= What to work on =
An acceptable answer contains every record below, unchanged, and no pictures.

++++++

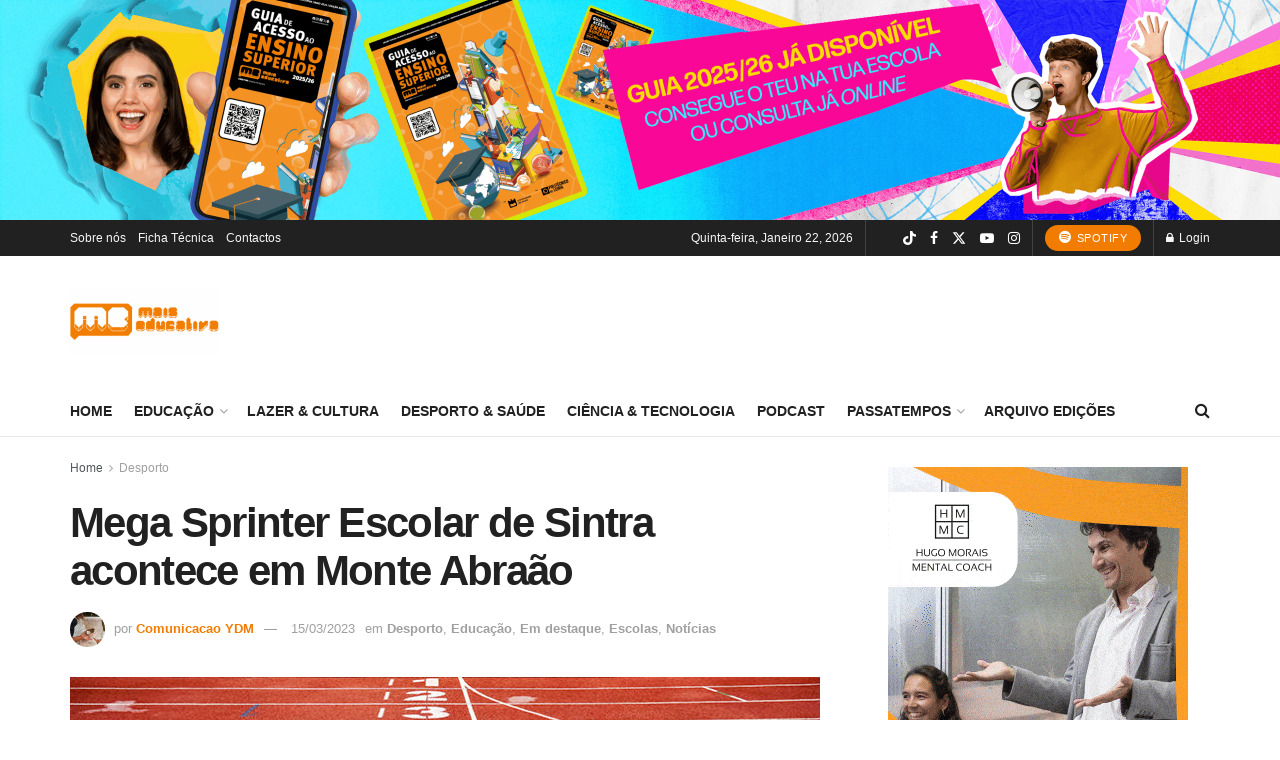

--- FILE ---
content_type: text/html; charset=UTF-8
request_url: https://maiseducativa.com/wp-admin/admin-ajax.php
body_size: -98
content:
{"post_id":91193,"counted":true,"storage":{"name":["pvc_visits[0]"],"value":["1769082957b91193"],"expiry":[1769082957]},"type":"post"}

++++++

= Answer to the exercise =
--- FILE ---
content_type: text/html; charset=UTF-8
request_url: https://maiseducativa.com/wp-admin/admin-ajax.php
body_size: -98
content:
{"post_id":91193,"counted":true,"storage":{"name":["pvc_visits[0]"],"value":["1769082957b91193"],"expiry":[1769082957]},"type":"post"}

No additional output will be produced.